Task description: Search term "google": copy each line of the data containing it.

═════ Data extract ═════

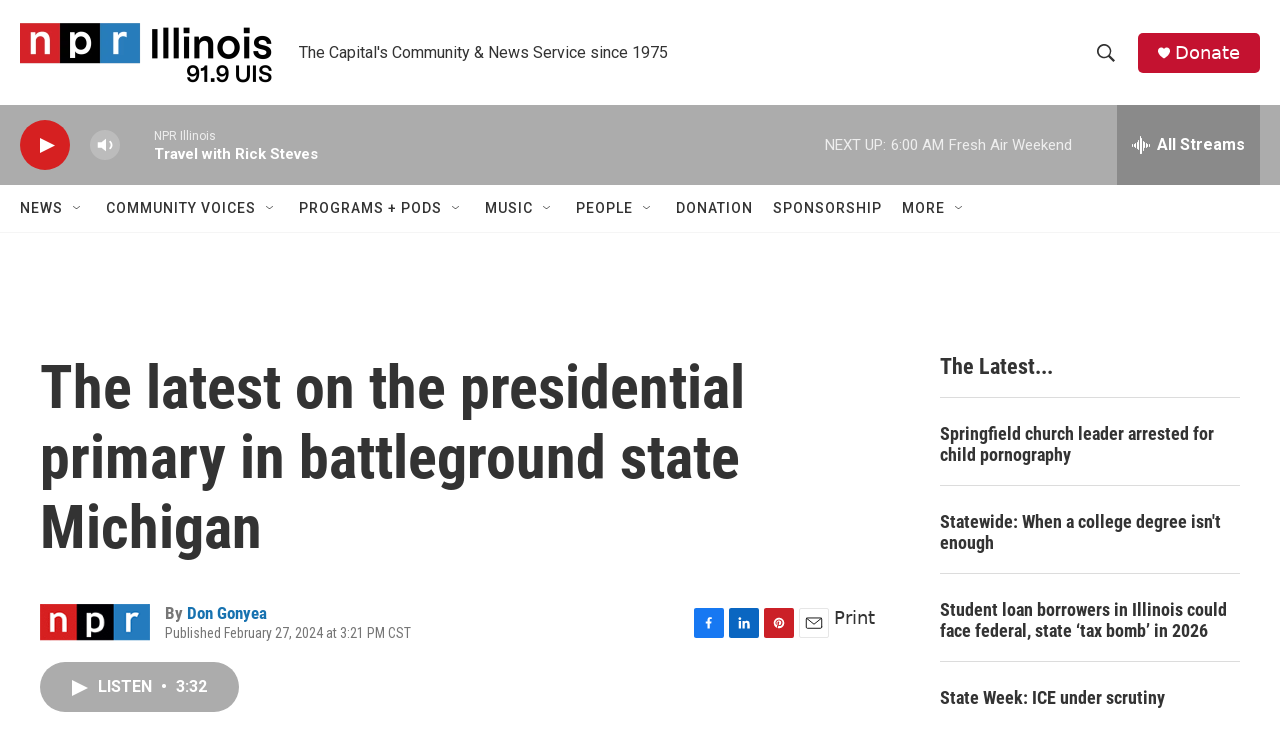

--- FILE ---
content_type: text/html; charset=utf-8
request_url: https://www.google.com/recaptcha/api2/aframe
body_size: 268
content:
<!DOCTYPE HTML><html><head><meta http-equiv="content-type" content="text/html; charset=UTF-8"></head><body><script nonce="3tL5U3YD38fnEideVUCDVQ">/** Anti-fraud and anti-abuse applications only. See google.com/recaptcha */ try{var clients={'sodar':'https://pagead2.googlesyndication.com/pagead/sodar?'};window.addEventListener("message",function(a){try{if(a.source===window.parent){var b=JSON.parse(a.data);var c=clients[b['id']];if(c){var d=document.createElement('img');d.src=c+b['params']+'&rc='+(localStorage.getItem("rc::a")?sessionStorage.getItem("rc::b"):"");window.document.body.appendChild(d);sessionStorage.setItem("rc::e",parseInt(sessionStorage.getItem("rc::e")||0)+1);localStorage.setItem("rc::h",'1769944322700');}}}catch(b){}});window.parent.postMessage("_grecaptcha_ready", "*");}catch(b){}</script></body></html>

═════

Solution to the problem:
request_url: https://www.google.com/recaptcha/api2/aframe
<!DOCTYPE HTML><html><head><meta http-equiv="content-type" content="text/html; charset=UTF-8"></head><body><script nonce="3tL5U3YD38fnEideVUCDVQ">/** Anti-fraud and anti-abuse applications only. See google.com/recaptcha */ try{var clients={'sodar':'https://pagead2.googlesyndication.com/pagead/sodar?'};window.addEventListener("message",function(a){try{if(a.source===window.parent){var b=JSON.parse(a.data);var c=clients[b['id']];if(c){var d=document.createElement('img');d.src=c+b['params']+'&rc='+(localStorage.getItem("rc::a")?sessionStorage.getItem("rc::b"):"");window.document.body.appendChild(d);sessionStorage.setItem("rc::e",parseInt(sessionStorage.getItem("rc::e")||0)+1);localStorage.setItem("rc::h",'1769944322700');}}}catch(b){}});window.parent.postMessage("_grecaptcha_ready", "*");}catch(b){}</script></body></html>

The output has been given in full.